▶ TASK DETAILS
Restate all the material verbatim, except for the pictures.

▶ MATERIAL FOR THIS EXERCISE
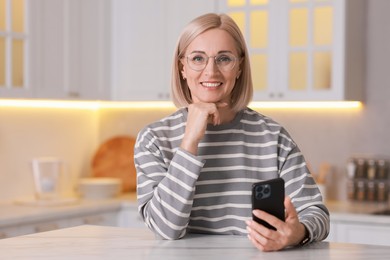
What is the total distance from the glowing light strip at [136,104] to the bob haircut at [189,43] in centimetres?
199

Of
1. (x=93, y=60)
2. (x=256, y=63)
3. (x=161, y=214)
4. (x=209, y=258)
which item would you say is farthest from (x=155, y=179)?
(x=93, y=60)

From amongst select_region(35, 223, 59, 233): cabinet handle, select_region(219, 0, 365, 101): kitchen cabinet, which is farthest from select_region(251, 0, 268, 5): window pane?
select_region(35, 223, 59, 233): cabinet handle

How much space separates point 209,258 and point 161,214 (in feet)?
0.84

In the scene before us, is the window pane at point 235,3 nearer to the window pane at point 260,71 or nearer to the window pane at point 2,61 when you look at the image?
the window pane at point 260,71

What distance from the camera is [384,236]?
139 inches

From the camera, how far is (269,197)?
5.50 ft

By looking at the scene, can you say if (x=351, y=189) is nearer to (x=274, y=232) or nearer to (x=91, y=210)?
(x=91, y=210)

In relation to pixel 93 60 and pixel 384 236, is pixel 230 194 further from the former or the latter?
pixel 93 60

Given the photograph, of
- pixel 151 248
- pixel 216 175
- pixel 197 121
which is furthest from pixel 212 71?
pixel 151 248

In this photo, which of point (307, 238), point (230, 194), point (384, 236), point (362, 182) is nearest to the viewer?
point (307, 238)

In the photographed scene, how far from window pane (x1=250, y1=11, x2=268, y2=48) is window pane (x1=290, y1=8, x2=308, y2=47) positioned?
15 cm

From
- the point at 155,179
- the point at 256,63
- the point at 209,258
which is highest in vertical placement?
the point at 256,63

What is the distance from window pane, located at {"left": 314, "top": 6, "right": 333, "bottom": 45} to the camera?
393 cm

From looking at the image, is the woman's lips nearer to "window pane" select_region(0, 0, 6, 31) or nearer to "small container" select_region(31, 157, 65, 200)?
"window pane" select_region(0, 0, 6, 31)
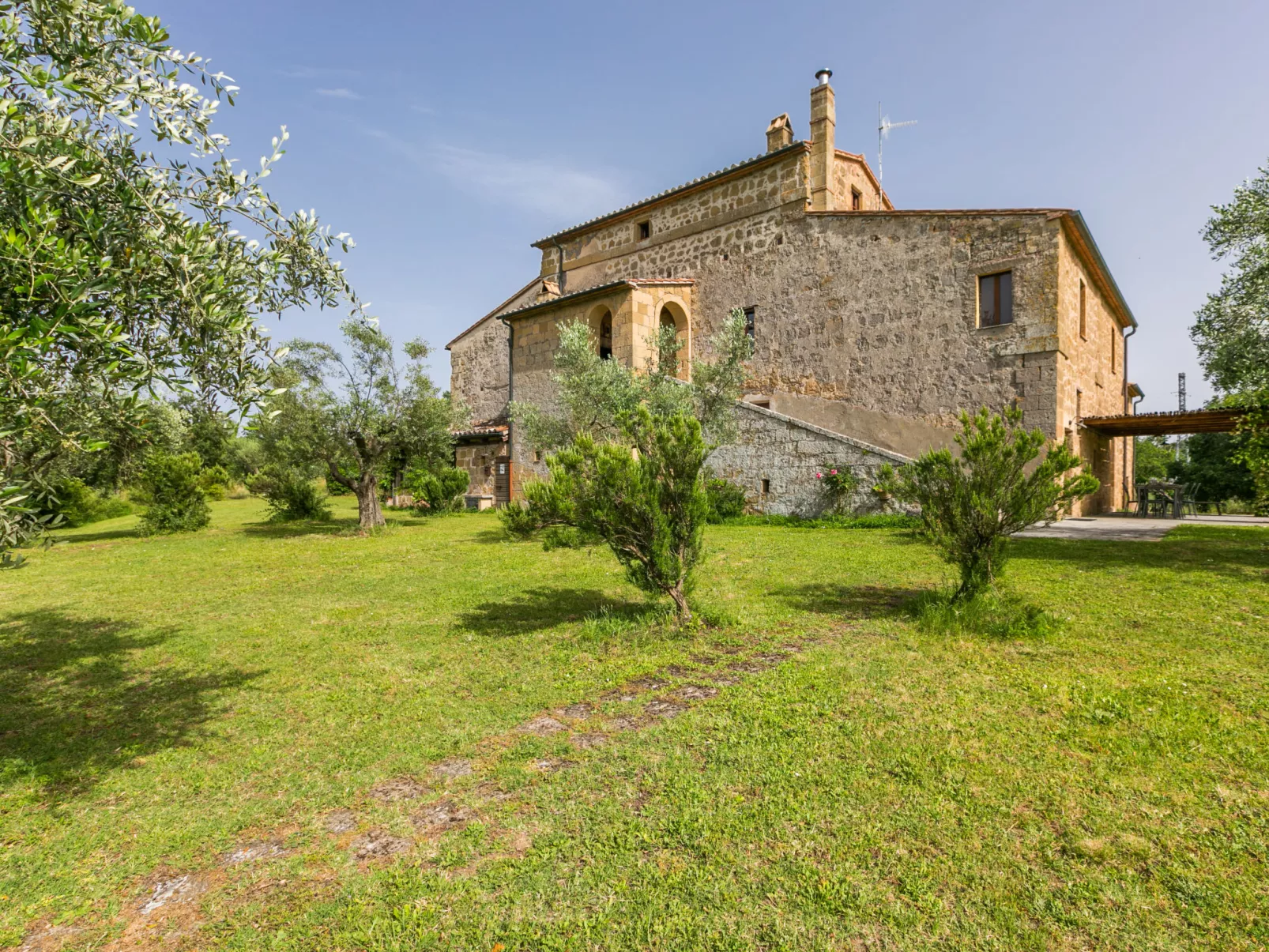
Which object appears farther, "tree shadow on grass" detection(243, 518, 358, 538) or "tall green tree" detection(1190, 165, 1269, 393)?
"tree shadow on grass" detection(243, 518, 358, 538)

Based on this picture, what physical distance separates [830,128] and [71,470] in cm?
2041

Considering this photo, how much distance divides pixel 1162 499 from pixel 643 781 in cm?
2163

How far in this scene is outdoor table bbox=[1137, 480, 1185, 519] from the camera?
16750 millimetres

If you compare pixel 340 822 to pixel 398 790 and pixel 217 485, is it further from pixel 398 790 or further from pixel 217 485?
pixel 217 485

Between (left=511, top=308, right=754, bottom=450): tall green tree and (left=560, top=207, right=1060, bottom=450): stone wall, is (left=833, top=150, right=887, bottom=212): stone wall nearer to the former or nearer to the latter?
(left=560, top=207, right=1060, bottom=450): stone wall

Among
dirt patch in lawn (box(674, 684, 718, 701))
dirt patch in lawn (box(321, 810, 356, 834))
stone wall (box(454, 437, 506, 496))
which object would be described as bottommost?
dirt patch in lawn (box(321, 810, 356, 834))

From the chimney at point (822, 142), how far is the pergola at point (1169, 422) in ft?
31.0

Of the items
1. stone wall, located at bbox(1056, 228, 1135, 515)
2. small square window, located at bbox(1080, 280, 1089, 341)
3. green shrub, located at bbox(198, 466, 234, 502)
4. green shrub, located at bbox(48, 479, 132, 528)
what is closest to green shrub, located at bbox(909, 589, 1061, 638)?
stone wall, located at bbox(1056, 228, 1135, 515)

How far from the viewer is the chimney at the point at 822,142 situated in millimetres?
17641

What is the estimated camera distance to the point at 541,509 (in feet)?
20.2

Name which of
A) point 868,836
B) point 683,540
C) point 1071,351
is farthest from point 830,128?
point 868,836

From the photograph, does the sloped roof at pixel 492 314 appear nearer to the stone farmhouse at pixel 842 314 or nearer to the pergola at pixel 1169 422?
the stone farmhouse at pixel 842 314

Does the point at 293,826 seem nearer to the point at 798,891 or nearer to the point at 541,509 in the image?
the point at 798,891

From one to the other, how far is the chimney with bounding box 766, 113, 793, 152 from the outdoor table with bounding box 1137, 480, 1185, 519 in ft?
49.3
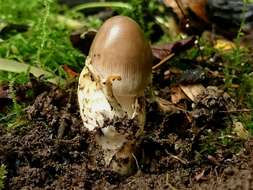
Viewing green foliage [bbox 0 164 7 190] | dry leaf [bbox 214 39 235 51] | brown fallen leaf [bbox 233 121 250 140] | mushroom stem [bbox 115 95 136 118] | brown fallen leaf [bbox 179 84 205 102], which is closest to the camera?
green foliage [bbox 0 164 7 190]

▶ CORRECT OUTPUT
What is the total distance from the glowing light strip at [136,104] to the bob haircut at [189,43] in centimetres?
199

Of
1. (x=93, y=60)
2. (x=256, y=63)
3. (x=161, y=214)
4. (x=209, y=258)
which item would you say is farthest from (x=155, y=179)?
(x=93, y=60)

From amongst select_region(35, 223, 59, 233): cabinet handle, select_region(219, 0, 365, 101): kitchen cabinet, which is farthest from select_region(251, 0, 268, 5): window pane?
select_region(35, 223, 59, 233): cabinet handle

How much space separates point 209,258 and point 161,214 (in feet)?
0.84

In the scene before us, is the window pane at point 235,3 nearer to the window pane at point 260,71 or nearer to the window pane at point 2,61 when you look at the image?
the window pane at point 260,71

What distance from the camera is [384,236]?
139 inches

From the camera, how far is (269,197)?
5.50 ft

By looking at the scene, can you say if (x=351, y=189) is nearer to (x=274, y=232) or nearer to (x=91, y=210)?
(x=91, y=210)

In relation to pixel 93 60 and pixel 384 236, is pixel 230 194 further from the former or the latter?
pixel 93 60

Given the photograph, of
- pixel 151 248
- pixel 216 175
- pixel 197 121
which is furthest from pixel 212 71?
pixel 151 248

In this photo, which of point (307, 238), point (230, 194), point (384, 236), point (362, 182) is nearest to the viewer?
point (307, 238)

In the photographed scene, how far from window pane (x1=250, y1=11, x2=268, y2=48) is window pane (x1=290, y1=8, x2=308, y2=47) positioned?
15 cm

From
- the point at 155,179
- the point at 256,63
- the point at 209,258
which is highest in vertical placement?
the point at 256,63

What is the distance from window pane, located at {"left": 314, "top": 6, "right": 333, "bottom": 45} to the camera?
393 cm

From looking at the image, is the woman's lips nearer to "window pane" select_region(0, 0, 6, 31) or nearer to "small container" select_region(31, 157, 65, 200)?
"window pane" select_region(0, 0, 6, 31)
Which object appears farther, "tree shadow on grass" detection(243, 518, 358, 538) or "tall green tree" detection(1190, 165, 1269, 393)?
"tree shadow on grass" detection(243, 518, 358, 538)

Based on this picture, what physical distance separates [830,128] and [71,470] in cm?
2041

Considering this photo, how much distance divides pixel 1162 499 from pixel 643 781 in cm?
2163

How far in this scene is outdoor table bbox=[1137, 480, 1185, 519] from the camera?
16750 millimetres

If you compare pixel 340 822 to pixel 398 790 and pixel 217 485, is it further from pixel 398 790 or further from pixel 217 485?
pixel 217 485

Between (left=511, top=308, right=754, bottom=450): tall green tree and (left=560, top=207, right=1060, bottom=450): stone wall, is (left=833, top=150, right=887, bottom=212): stone wall nearer to the former or nearer to the latter?
(left=560, top=207, right=1060, bottom=450): stone wall

Among
dirt patch in lawn (box(674, 684, 718, 701))
dirt patch in lawn (box(321, 810, 356, 834))
stone wall (box(454, 437, 506, 496))
which object would be described as bottommost?
dirt patch in lawn (box(321, 810, 356, 834))

From the chimney at point (822, 142), how far is the pergola at point (1169, 422) in ft?
31.0

Of the items
1. stone wall, located at bbox(1056, 228, 1135, 515)
2. small square window, located at bbox(1080, 280, 1089, 341)
3. green shrub, located at bbox(198, 466, 234, 502)
4. green shrub, located at bbox(48, 479, 132, 528)
what is closest to green shrub, located at bbox(909, 589, 1061, 638)?
stone wall, located at bbox(1056, 228, 1135, 515)

How far from the viewer is the chimney at the point at 822,142 situated in millimetres?
17641

What is the estimated camera distance to the point at 541,509 (in feet)?
20.2

Name which of
A) point 868,836
B) point 683,540
C) point 1071,351
is farthest from point 830,128?
point 868,836

From the photograph, does the sloped roof at pixel 492 314 appear nearer to the stone farmhouse at pixel 842 314 or nearer to the pergola at pixel 1169 422?
the stone farmhouse at pixel 842 314

Does the point at 293,826 seem nearer to the point at 798,891 or nearer to the point at 541,509 in the image?
the point at 798,891

From one to the other, how far is the chimney with bounding box 766, 113, 793, 152 from the outdoor table with bounding box 1137, 480, 1185, 519 in ft?
49.3
Viewing green foliage [bbox 0 164 7 190] | dry leaf [bbox 214 39 235 51] | brown fallen leaf [bbox 233 121 250 140] | mushroom stem [bbox 115 95 136 118] | brown fallen leaf [bbox 179 84 205 102], which is closest to the camera?
green foliage [bbox 0 164 7 190]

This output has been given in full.